Diffie-Hellman -- Primitive root mod n -- cryptography question.
- by somewhat confused
In the below snippet, please explain starting with the first "for" loop what is happening and why. Why is 0 added, why is 1 added in the second loop. What is going on in the "if" statement under bigi. Finally explain the modPow method. Thank you in advance for meaningful replies.

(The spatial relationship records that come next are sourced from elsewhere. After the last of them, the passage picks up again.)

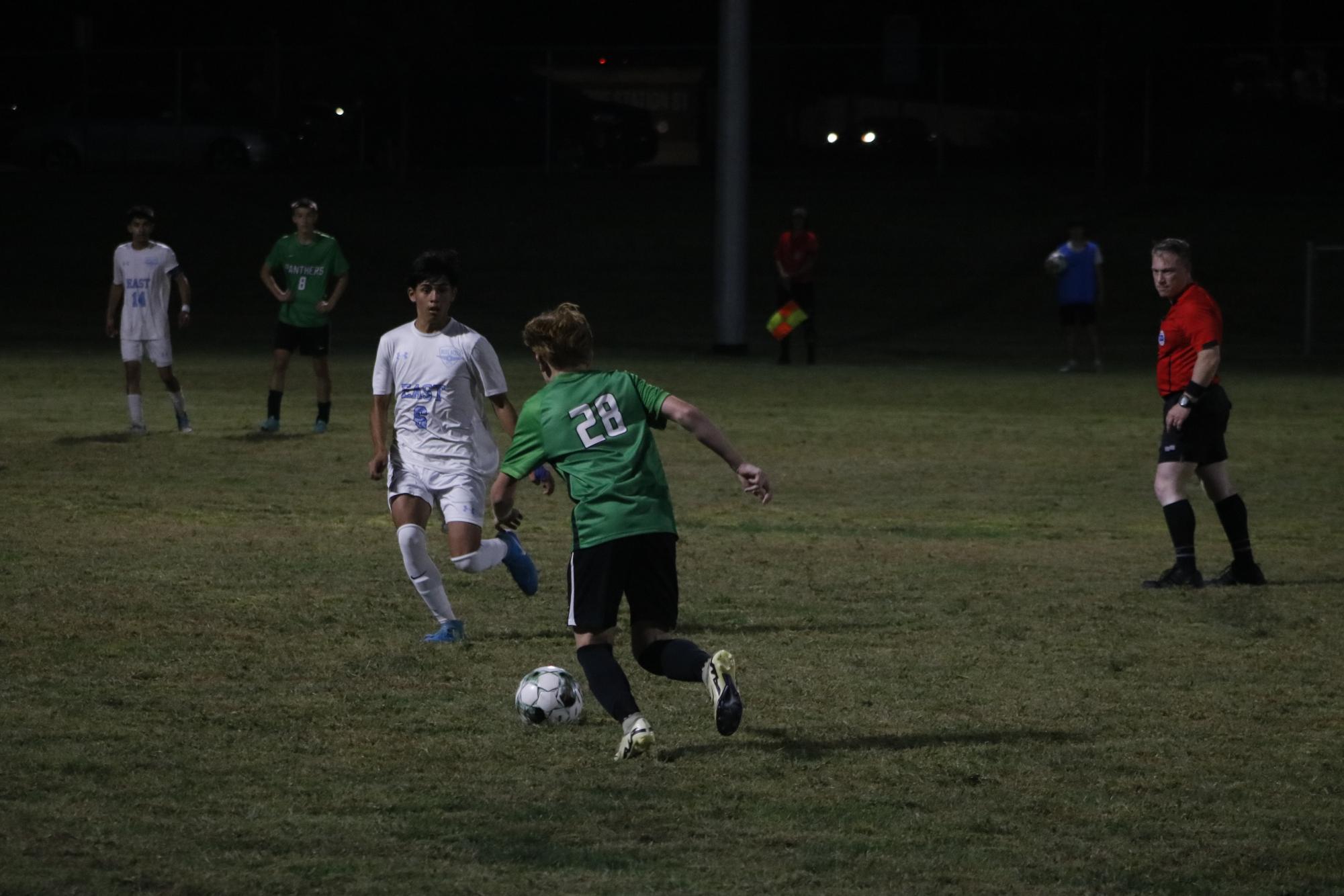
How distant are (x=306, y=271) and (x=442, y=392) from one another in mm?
7993

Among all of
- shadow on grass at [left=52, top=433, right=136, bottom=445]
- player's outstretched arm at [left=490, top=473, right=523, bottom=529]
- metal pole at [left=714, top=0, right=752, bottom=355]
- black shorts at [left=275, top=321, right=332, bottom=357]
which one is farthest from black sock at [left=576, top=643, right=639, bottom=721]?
metal pole at [left=714, top=0, right=752, bottom=355]

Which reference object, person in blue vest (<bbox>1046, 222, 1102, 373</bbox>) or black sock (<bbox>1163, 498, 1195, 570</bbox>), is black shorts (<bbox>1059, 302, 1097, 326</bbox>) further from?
black sock (<bbox>1163, 498, 1195, 570</bbox>)

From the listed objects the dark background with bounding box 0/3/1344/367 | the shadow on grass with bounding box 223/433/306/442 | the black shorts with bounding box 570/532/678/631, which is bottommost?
the shadow on grass with bounding box 223/433/306/442

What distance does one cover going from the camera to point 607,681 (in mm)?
6219

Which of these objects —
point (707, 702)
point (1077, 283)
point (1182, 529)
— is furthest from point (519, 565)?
point (1077, 283)

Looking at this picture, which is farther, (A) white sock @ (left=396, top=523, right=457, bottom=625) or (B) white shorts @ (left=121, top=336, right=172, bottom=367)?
(B) white shorts @ (left=121, top=336, right=172, bottom=367)

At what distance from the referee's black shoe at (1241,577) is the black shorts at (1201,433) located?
0.63 m

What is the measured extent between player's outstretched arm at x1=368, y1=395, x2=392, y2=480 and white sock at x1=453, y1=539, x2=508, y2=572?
531 mm

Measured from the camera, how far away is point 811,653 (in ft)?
26.1

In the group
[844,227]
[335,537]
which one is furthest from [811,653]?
[844,227]

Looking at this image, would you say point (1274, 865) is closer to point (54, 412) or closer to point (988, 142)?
point (54, 412)

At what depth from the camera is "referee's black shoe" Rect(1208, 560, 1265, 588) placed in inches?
385

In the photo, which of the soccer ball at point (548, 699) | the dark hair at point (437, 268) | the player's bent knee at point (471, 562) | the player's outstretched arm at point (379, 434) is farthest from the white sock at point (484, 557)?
the soccer ball at point (548, 699)

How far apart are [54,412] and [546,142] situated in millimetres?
23285
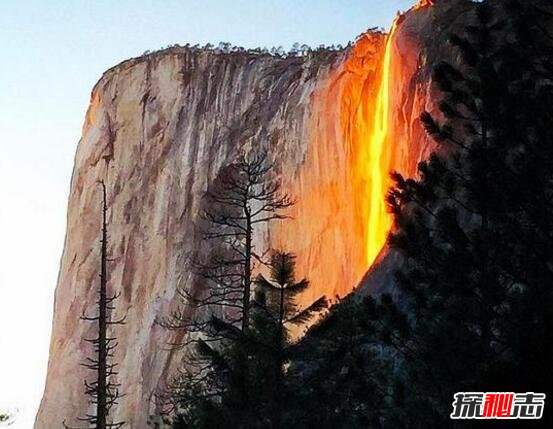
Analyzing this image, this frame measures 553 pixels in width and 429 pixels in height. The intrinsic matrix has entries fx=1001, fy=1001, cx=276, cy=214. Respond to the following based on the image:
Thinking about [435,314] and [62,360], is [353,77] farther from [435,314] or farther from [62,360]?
[435,314]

public static boolean isPrimitive(BigInteger m, BigInteger n) {
BigInteger bigi, vectorint;
Vector<BigInteger> v = new Vector<BigInteger>(m.intValue());
int i;
for (i=0;i<m.intValue();i++)
v.add(new BigInteger("0"));
for (i=1;i<m.intValue();i++)
{
bigi = new BigInteger("" + i);
if (m.gcd(bigi).intValue() == 1)
v.setElementAt(new BigInteger("1"), n.modPow(bigi,m).intValue());
}
for (i=0;i<m.intValue();i++)
{
bigi = new BigInteger("" + i);
if (m.gcd(bigi).intValue() == 1)
{
vectorint = v.elementAt(bigi.intValue());
if ( vectorint.intValue() == 0)
i = m.intValue() + 1;
}
}
if (i == m.intValue() + 2)
return false;
else
return true;
}